Soal Latihan
• A. Menurut kutipan tentang pendidikan kewarganegaraan, mengapa siswa merupakan unsur manusiawi yang penting dalam proses pembelajaran? Jelaskan dalam satu sampai tiga kalimat.
• B. Dalam kutipan tentang pendidikan kewarganegaraan, undang-undang apa yang pasal 37 ayat (1) dan (2)-nya menegaskan bahwa pendidikan kewarganegaraan wajib dimuat dalam kurikulum?
• C. Salin bagian kutipan tentang pendidikan kewarganegaraan, mulai dari "Yang dimaksud siswa" hingga "20/2003 tentang Sisdiknas.".
##### Kutipan
Pendidikan kewarganegaraan merupakan salah satu program pendidikan
atau mata pelajaran yang wajib dimuat dalam kurikulum di setiap jenis, jalur
dan jenjang pendidikan. Hal ini sebagaimana ditegaskan oleh pasal 37 ayat (1)
dan (2) Undang-Undang RI No. 20 Tahun 2003 tentang Sistem Pendidikan Nasional.
Sedangkan mengenai pengertian PKn itu sendiri dapat kita peroleh
dalam Penjelasan Undang-Undang RI No. 2 Tahun 1989 tentang Sistem Pendidikan
Nasional pasal 39 ayat (2) dikemukakan bahwa “Pendidikan kewarganegaraan
merupakan usaha untuk membekali peserta didik dengan pengetahuan dan kemampuan
dasar berkenaan dengan hubungan antara warga negara dengan negara serta
pendidikan pendidikan pendahuluan bela negara agar menjadi warga negara yang dapat
diandalkan oleh bangsa dan negara”.
Siswa adalah unsur manusiawi yang penting dalam proses
pembelajaran, karena pada dasarnya siswa-lah yang menjadi subjek pembelajaran. Sardiman
A.M. 1992 : 109, mengemukakan, “Siswa atau anak didik adalah salah satu
komponen manusiawi yang menempati posisi sentral dalam proses belajar
mengajar”.
Yang dimaksud siswa di sini adalah peserta didik yakni “anggota
masyarakat yang berusaha mengembangkan potensi diri melalui proses pembelajaran
yang tersedia pada jalur, jenjang dan jenis pendidikan tertentu”. Pasal 1 angka
4 UU No. 20/2003 tentang Sisdiknas.
Adapun tugas inti dari siswa adalah belajar. Nana Sudjana, 1988 :
17, mengemukakan, “Belajar adalah suatu proses yang ditandai dengan adanya
perubahan pada diri seseorang”. Kemudian H. Mohammad Ali, 1992 : 14,
mengemukakan, “Secara umum belajar dapat diartikan sebagai proses perubahan
perilaku, akibat interaksi individu dengan lingkungannya.”
Dalam konteks pembelajaran PKn, A. Kosasih Djahiri, 1995 : 3,
memberikan pengertian sebagai berikut :
Belajar adalah
proses dialog antar potensi diri dengan berbagai media pengajaran dan melalui
berbagai reka upaya kegiatan, sehingga mampu menyerap (menginternalisasi dan
mempribadikan) bahan ajar menjadi milik dirinya.
Belajar adalah
proses transaksi/interaksi antar struktur potensi diri dengan guru atau
sesuatu, sehingga terjadi proses internalisasi/ personalisasi sesuatu serta
tercipta perubahan diri.
##########
##### Kumpulan Data
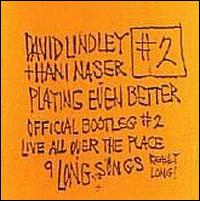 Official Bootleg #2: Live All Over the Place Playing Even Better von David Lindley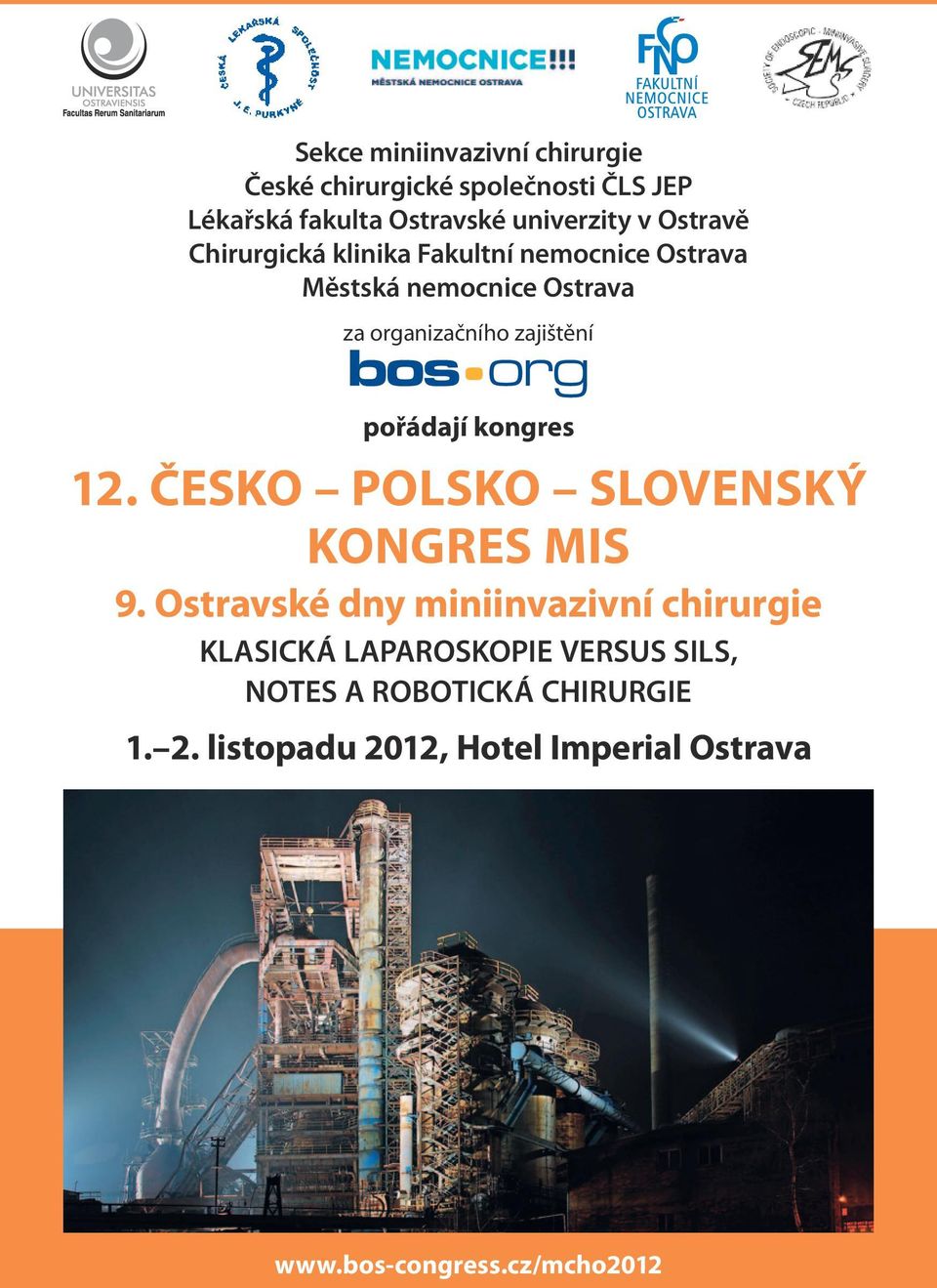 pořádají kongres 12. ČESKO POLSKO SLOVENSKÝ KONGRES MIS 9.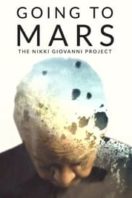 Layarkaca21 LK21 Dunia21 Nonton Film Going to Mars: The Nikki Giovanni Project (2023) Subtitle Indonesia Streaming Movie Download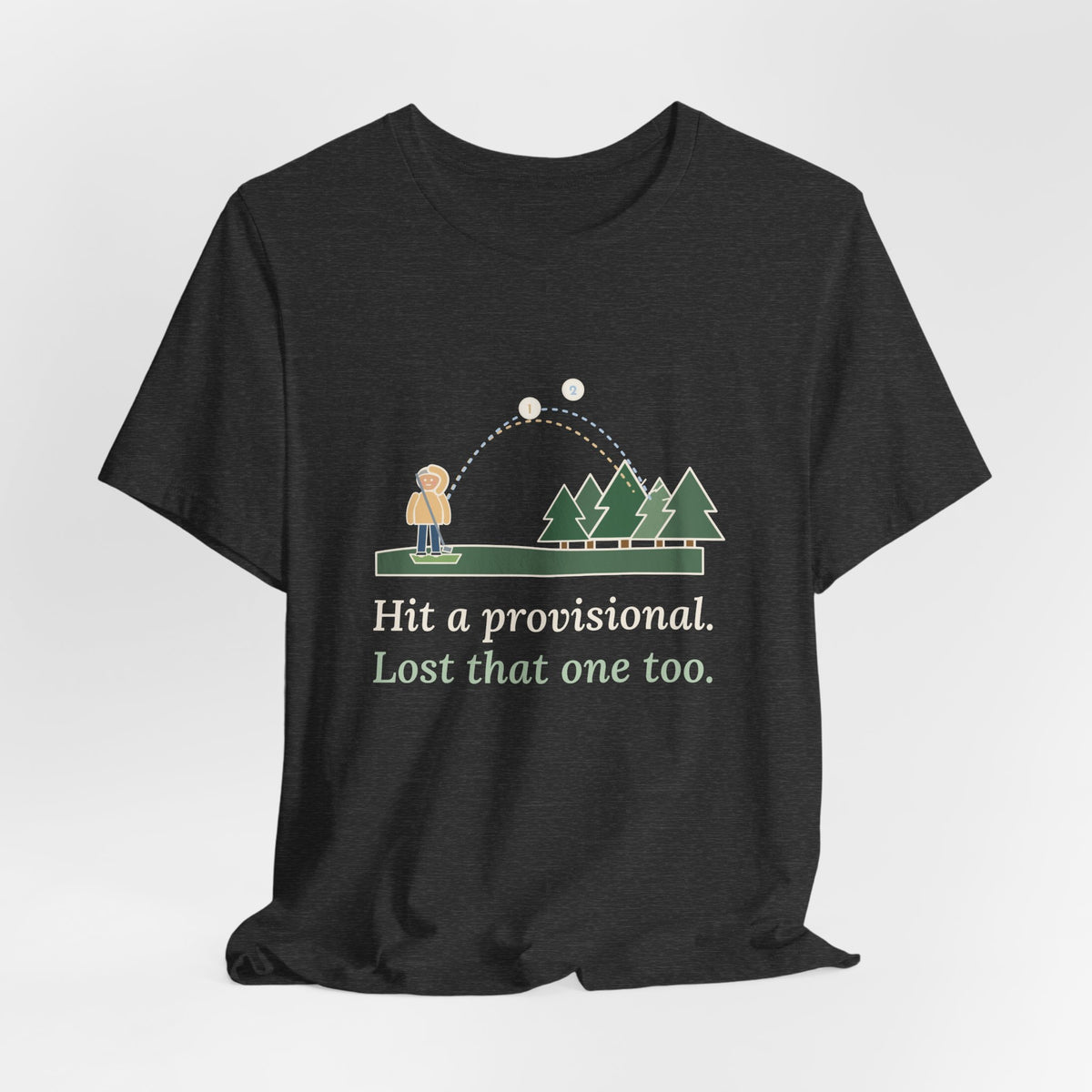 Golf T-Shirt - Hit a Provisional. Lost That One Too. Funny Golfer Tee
##########
Jawaban Tertulis
• A. Siswa merupakan unsur manusiawi yang penting dalam proses pembelajaran karena pada dasarnya siswalah yang menjadi subjek pembelajaran.

• B. Undang-Undang RI No. 20 Tahun 2003 tentang Sistem Pendidikan Nasional.

• C.
Yang dimaksud siswa di sini adalah peserta didik yakni “anggota
masyarakat yang berusaha mengembangkan potensi diri melalui proses pembelajaran
yang tersedia pada jalur, jenjang dan jenis pendidikan tertentu”. Pasal 1 angka
4 UU No. 20/2003 tentang Sisdiknas.